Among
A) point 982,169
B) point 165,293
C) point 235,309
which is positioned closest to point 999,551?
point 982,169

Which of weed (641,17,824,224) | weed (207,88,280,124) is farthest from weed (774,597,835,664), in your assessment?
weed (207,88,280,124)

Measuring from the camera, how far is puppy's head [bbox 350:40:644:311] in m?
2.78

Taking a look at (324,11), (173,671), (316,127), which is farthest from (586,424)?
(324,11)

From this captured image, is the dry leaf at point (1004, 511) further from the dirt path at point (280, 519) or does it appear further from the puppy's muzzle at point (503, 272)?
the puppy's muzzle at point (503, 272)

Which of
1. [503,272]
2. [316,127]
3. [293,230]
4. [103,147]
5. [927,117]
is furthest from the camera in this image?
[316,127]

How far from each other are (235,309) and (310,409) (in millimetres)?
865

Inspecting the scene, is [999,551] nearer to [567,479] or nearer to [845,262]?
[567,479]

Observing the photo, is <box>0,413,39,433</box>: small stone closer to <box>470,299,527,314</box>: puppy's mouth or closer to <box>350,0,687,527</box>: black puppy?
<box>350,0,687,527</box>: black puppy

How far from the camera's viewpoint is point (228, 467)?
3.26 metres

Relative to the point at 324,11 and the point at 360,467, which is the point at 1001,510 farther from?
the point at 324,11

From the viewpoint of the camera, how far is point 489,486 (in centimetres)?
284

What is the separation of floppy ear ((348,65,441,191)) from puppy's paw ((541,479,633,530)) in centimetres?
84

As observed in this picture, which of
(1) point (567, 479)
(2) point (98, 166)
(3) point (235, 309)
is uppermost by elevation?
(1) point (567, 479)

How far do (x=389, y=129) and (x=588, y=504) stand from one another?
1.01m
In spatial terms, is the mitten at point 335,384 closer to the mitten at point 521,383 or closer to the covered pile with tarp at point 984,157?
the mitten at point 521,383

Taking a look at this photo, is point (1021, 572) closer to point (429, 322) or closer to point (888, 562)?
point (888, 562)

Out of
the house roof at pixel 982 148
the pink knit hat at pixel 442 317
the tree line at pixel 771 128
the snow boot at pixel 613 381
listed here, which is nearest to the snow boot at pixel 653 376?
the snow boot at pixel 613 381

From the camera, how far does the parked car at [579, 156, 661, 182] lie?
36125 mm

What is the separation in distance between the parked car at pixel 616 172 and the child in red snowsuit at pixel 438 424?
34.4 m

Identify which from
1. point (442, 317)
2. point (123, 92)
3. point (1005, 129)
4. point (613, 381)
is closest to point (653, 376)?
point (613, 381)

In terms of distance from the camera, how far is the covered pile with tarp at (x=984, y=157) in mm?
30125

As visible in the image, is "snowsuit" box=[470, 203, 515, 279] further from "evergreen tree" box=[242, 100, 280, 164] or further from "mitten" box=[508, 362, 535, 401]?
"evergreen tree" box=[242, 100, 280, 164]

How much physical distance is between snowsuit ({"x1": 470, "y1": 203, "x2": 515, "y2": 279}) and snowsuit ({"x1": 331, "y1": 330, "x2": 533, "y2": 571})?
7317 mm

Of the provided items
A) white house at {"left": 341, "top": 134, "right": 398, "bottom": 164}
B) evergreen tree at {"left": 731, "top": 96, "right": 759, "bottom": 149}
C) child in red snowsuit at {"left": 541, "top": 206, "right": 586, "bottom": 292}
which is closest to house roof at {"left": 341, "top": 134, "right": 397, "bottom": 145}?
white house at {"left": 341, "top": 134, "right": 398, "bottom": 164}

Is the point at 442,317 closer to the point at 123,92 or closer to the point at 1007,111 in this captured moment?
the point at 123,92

-------------------------

— What is expected —
Print the records once more, exactly as they were given.

— The completed task —
Among
A) point 982,169
B) point 165,293
C) point 235,309
which is positioned closest to point 999,551?
point 982,169

Which of weed (641,17,824,224) | weed (207,88,280,124) is farthest from weed (774,597,835,664), in your assessment?
weed (207,88,280,124)

Measuring from the camera, how far is puppy's head [bbox 350:40:644:311] in m?
2.78

Taking a look at (324,11), (173,671), (316,127), which is farthest from (586,424)?
(324,11)

From this captured image, is the dry leaf at point (1004, 511) further from the dirt path at point (280, 519) or does it appear further from the puppy's muzzle at point (503, 272)?
the puppy's muzzle at point (503, 272)

Which of
1. [503,272]
2. [316,127]
3. [293,230]
4. [103,147]
5. [927,117]
is furthest from the camera in this image?
[316,127]

How far from each other are (235,309) and (310,409) (in millimetres)?
865

Inspecting the scene, is [999,551] nearer to [567,479] or nearer to [845,262]?
[567,479]

Observing the photo, is <box>0,413,39,433</box>: small stone closer to <box>470,299,527,314</box>: puppy's mouth or closer to <box>350,0,687,527</box>: black puppy?
<box>350,0,687,527</box>: black puppy

How far from the camera's viewpoint is point (228, 467)?
3.26 metres

Relative to the point at 324,11 and the point at 360,467, which is the point at 1001,510 farther from?
the point at 324,11

From the viewpoint of the camera, how far is point 489,486 (in centimetres)?
284

What is the separation of floppy ear ((348,65,441,191)) from puppy's paw ((541,479,633,530)) in centimetres?
84

As observed in this picture, which of
(1) point (567, 479)
(2) point (98, 166)
(3) point (235, 309)
is uppermost by elevation?
(1) point (567, 479)

How far do (x=389, y=129) and (x=588, y=504) stand from one another?
1.01m
In spatial terms, is the mitten at point 335,384 closer to the mitten at point 521,383 or closer to the covered pile with tarp at point 984,157?
the mitten at point 521,383

Taking a look at this photo, is point (1021, 572) closer to point (429, 322) or closer to point (888, 562)?
point (888, 562)

Out of
the house roof at pixel 982 148
the pink knit hat at pixel 442 317
the tree line at pixel 771 128
the snow boot at pixel 613 381
listed here, which is nearest to the snow boot at pixel 653 376?
the snow boot at pixel 613 381

From the camera, how far does the parked car at [579, 156, 661, 182] lie?
36125 mm

What is the separation in distance between the parked car at pixel 616 172 and the child in red snowsuit at pixel 438 424?
34.4 m

Identify which from
1. point (442, 317)
2. point (123, 92)
3. point (1005, 129)
4. point (613, 381)
is closest to point (653, 376)?
point (613, 381)

In terms of distance from the camera, how far is the covered pile with tarp at (x=984, y=157) in mm?
30125

As visible in the image, is "snowsuit" box=[470, 203, 515, 279] further from "evergreen tree" box=[242, 100, 280, 164] or further from "mitten" box=[508, 362, 535, 401]?
"evergreen tree" box=[242, 100, 280, 164]

How much physical distance is between snowsuit ({"x1": 470, "y1": 203, "x2": 515, "y2": 279}) and snowsuit ({"x1": 331, "y1": 330, "x2": 533, "y2": 571})?
7317 mm

Of the provided items
A) white house at {"left": 341, "top": 134, "right": 398, "bottom": 164}
B) evergreen tree at {"left": 731, "top": 96, "right": 759, "bottom": 149}
C) child in red snowsuit at {"left": 541, "top": 206, "right": 586, "bottom": 292}
which is closest to house roof at {"left": 341, "top": 134, "right": 397, "bottom": 145}?
white house at {"left": 341, "top": 134, "right": 398, "bottom": 164}

Is the point at 442,317 closer to the point at 123,92 or closer to the point at 1007,111 in this captured moment?
the point at 123,92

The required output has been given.